A jury has found in favor of the widow of the Lavonia pastor shot and killed in Toccoa back in 2009 in her federal civil suit.
Thursday afternoon, a jury issued a verdict for Abigail Ayers in her wrongful death lawsuit against former Mountain Judicial Circuit N.C.I.S. Drug Team Agent Billy Shane Harrison and awarded her just over $2.3 million in total damages.
Ayers’ late husband, the Rev. Jonathan Ayers, was shot by Harrison in the parking lot of a Toccoa gas station on September 1, 2009 and died of his injuries hours later.
The Rev. Ayers was leaving a gas station at the corner of Broad and Currahee streets in Toccoa that afternoon when Harrison and other NCIS drug team agents approached the pastor’s vehicle.
The agents say they wanted to talk to Ayers because they saw him give money to Kayla Barrett, the target of a drug team investigation, earlier that day.
Ayers said before he died that he did not know the agents were police officers and he tried to drive away from them, which is when Harrison shot Ayers.
Harrison states that he identified himself as police and says that the Rev. Ayers saw his badge.
During the trial, attorneys for Ms. Ayers called this a case of the wrongful death of an innocent man by an overzealous law enforcement officer, saying Harrison’s actions represented professional incompetence and use of excessive force.
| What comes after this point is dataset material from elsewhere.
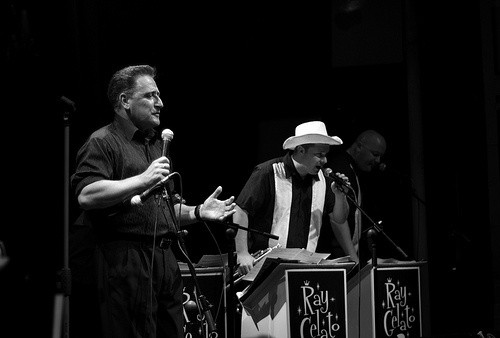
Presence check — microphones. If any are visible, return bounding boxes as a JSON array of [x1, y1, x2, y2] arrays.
[[161, 128, 173, 157], [131, 172, 175, 207], [324, 168, 349, 188], [379, 163, 396, 178]]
However, Harrison’s attorney called it a case of self-defense, arguing that it was objectively reasonable for Harrison to perceive Ayers as an imminent threat when Ayers backed his vehicle towards fellow Drug Team Agent Chance Oxner, who was behind Ayers’ vehicle, and then drove forward towards Harrison.
In its verdict, the jury awarded Ayers more than $1.26 million in damages for the economic value of her husband’s life and another $1 million in damages to compensate for the intangible element of his life.
The jury also awarded Ayers just over $35,500 to compensate Ayers for her husband’s medical and funeral expenses and $5,000 to compensate her for his pain and suffering before he died.
In an e-mail to WNEG News Thursday evening, Harrison’s attorney stated that the lost future income amount will be reduced to current cash value as required by law, making the net award around $1.6 million.
Terry Williams said that he will file a motion on behalf of Harrison requesting the court to vacate the verdict based on qualified immunity and if that fails, he will file an appeal.
In an e-mail response to the verdict, Williams said they strongly believe that the evidence presented in court showed Harrison acted reasonably in response to the situation Ayers created.
Williams went on to say that they feel the criticism made with hindsight and sympathy factors are hard to overcome in front of a jury.
Hendrix has not responded to an e-mail request for comment as of Friday morning.
Sources indicated that Harrison is covered by liability insurance through the Association of County Commissioners of Georgia.